In the early morning hours, he was taken to a house in Greenwood where his sickness grew. Three days later he died. Some say of the poisoned whiskey bottle, other stories range from pneumonia to syphilis. As legend has it, Johnson’s death was a violent array of howling and convulsions.
The mystery of Johnson’s death doesn’t end with how he died, however. The biggest question might be his final resting place.
Three graveyards claim the musical legend’s tombstone. Mount Zion Missionary Baptist Church near Morgan City; Payne Chapel near Quito Mississippi; and the Little Zion M.B. Church north of Greenwood.
Which one is the real Robert Johnson resting place?

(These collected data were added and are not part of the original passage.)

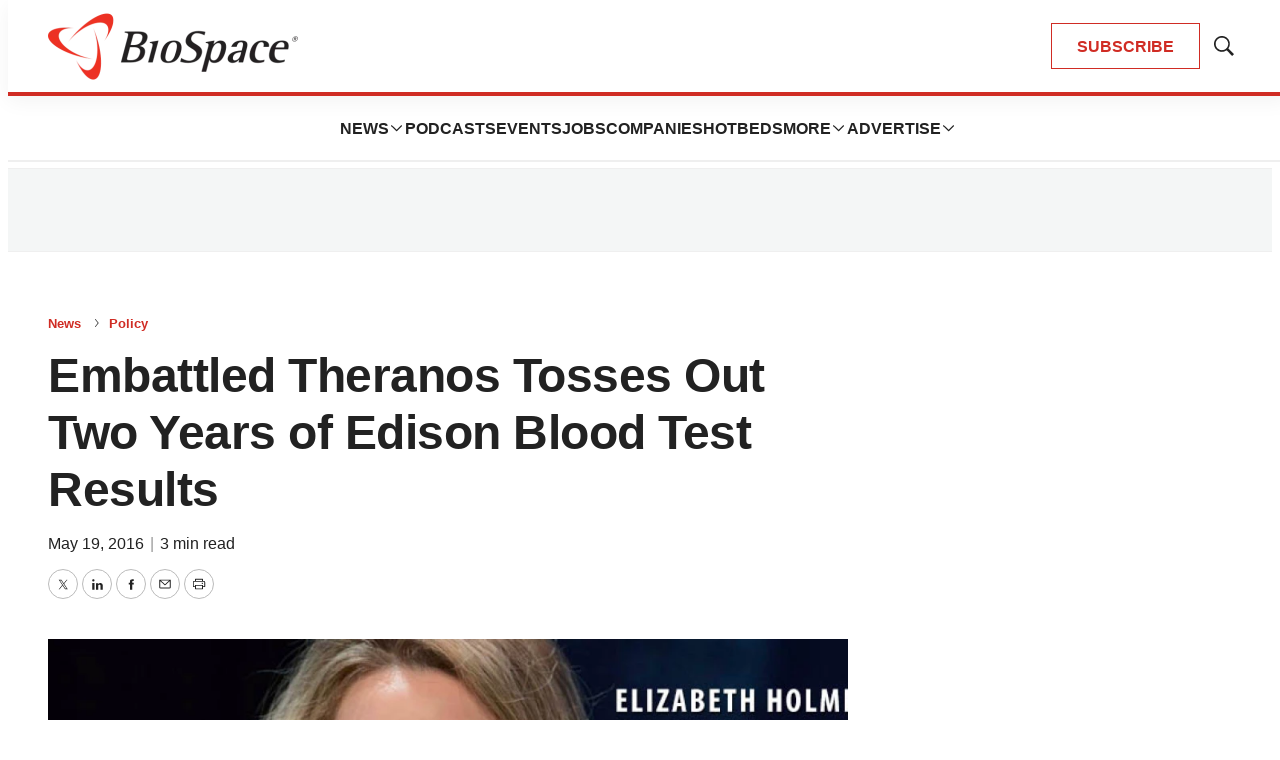

--- FILE ---
content_type: text/html; charset=utf-8
request_url: https://www.google.com/recaptcha/api2/aframe
body_size: 181
content:
<!DOCTYPE HTML><html><head><meta http-equiv="content-type" content="text/html; charset=UTF-8"></head><body><script nonce="PZeExGG4hiaLnd2ouc6-Kg">/** Anti-fraud and anti-abuse applications only. See google.com/recaptcha */ try{var clients={'sodar':'https://pagead2.googlesyndication.com/pagead/sodar?'};window.addEventListener("message",function(a){try{if(a.source===window.parent){var b=JSON.parse(a.data);var c=clients[b['id']];if(c){var d=document.createElement('img');d.src=c+b['params']+'&rc='+(localStorage.getItem("rc::a")?sessionStorage.getItem("rc::b"):"");window.document.body.appendChild(d);sessionStorage.setItem("rc::e",parseInt(sessionStorage.getItem("rc::e")||0)+1);localStorage.setItem("rc::h",'1769629997473');}}}catch(b){}});window.parent.postMessage("_grecaptcha_ready", "*");}catch(b){}</script></body></html>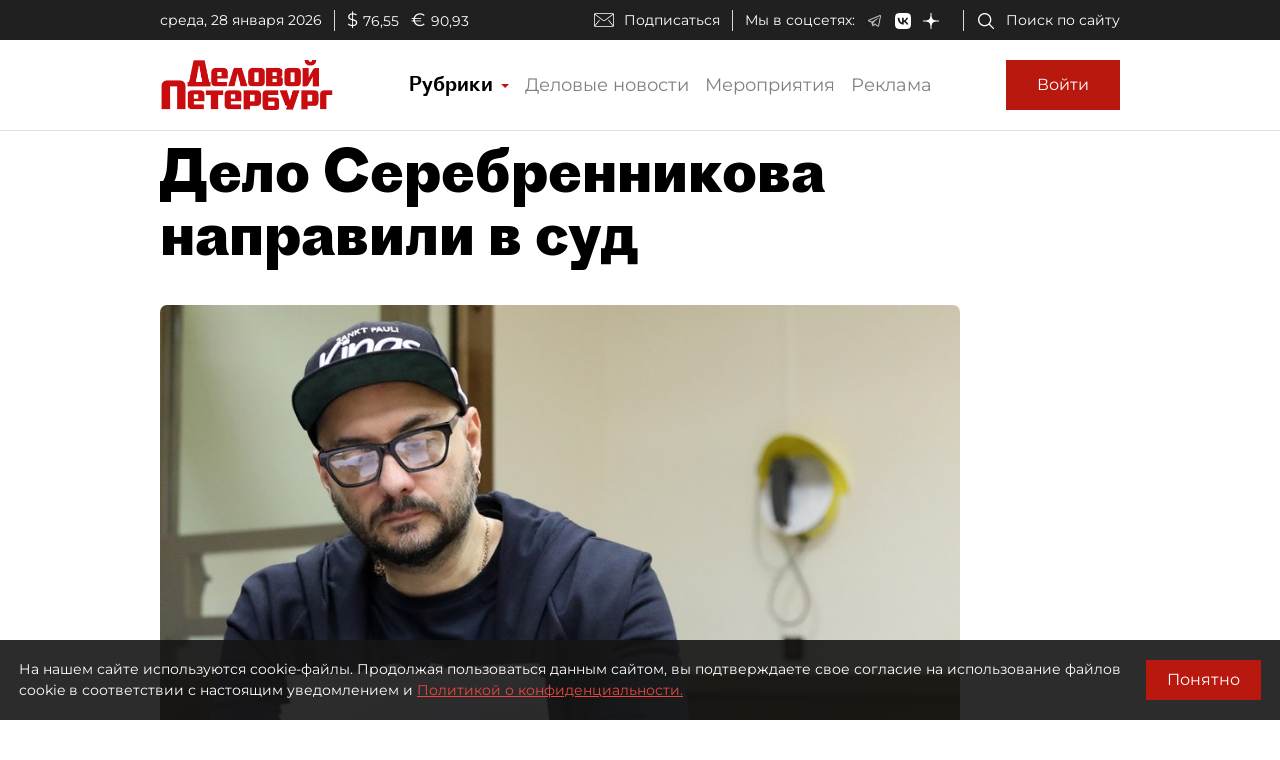

--- FILE ---
content_type: application/javascript
request_url: https://smi2.ru/counter/settings?payload=COmNAxi91amowDM6JGM4NTQ0NDU0LTZkNDktNGM0Mi1hZDcwLWJlMGExMDBkZWUyOQ&cb=_callbacks____0mky4rb56
body_size: 1508
content:
_callbacks____0mky4rb56("[base64]");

That all depends on who you ask. Each site has been researched and each offers an intriguing argument.
Visit the sites today, and you’ll see all kinds of memorabilia, liquor bottles and music-related trinkets left atop the headstones by adoring fans from across the globe.
Robert Johnson Still Sings in the Delta
Robert Johnson only recorded twice in his short lifetime, first in San Antonio in November 1936 and again in Dallas in June 1937.
Though Robert Johnson has been gone for decades, the intrigue of his life and death lives on through several Delta landmarks. Thousands of infatuated travelers from around the world visit each year to explore the sites that have helped spawn this unique legend.
Gravesites - After talking to locals at all three gravesite locations, you’ll leave thinking each one is the real resting place of Robert Johnson. Every gravesite -- Mount Zion Missionary Baptist Church near Morgan City; Payne Chapel near Quito, Mississippi; Little Zion M.B. Church north of Greenwood -- offers its own believable story.
Crossroads - The intersection of US 61 and US 49 in Clarksdale (today the intersection closer into to Clarksdale right next to the railroad tracks). The junction of Dockery Road and Old Hwy 8 near the famous blues Mecca of Dockery Farms outside of Cleveland. The crossroads of Hwy 1 and Hwy 8 in Rosedale. Crosstown Road in Tunica. Old unnamed cotton fields in Greenwood.
From Memphis to Tunica to Clarksdale to Rosedale, claims of the “real” Crossroads persist in convincing fashion throughout the Delta. Exploring all of them offers one fascinating road trip through the Delta.
House where Robert Johnson Died - According to Honeyboy Edwards in the documentary “Looking for Robert Johnson”, 109 YOUNG STREET in Greenwood is the supposed location of the house Johnson took his last breath; a quaint, yellow home in the city’s Baptist Town District.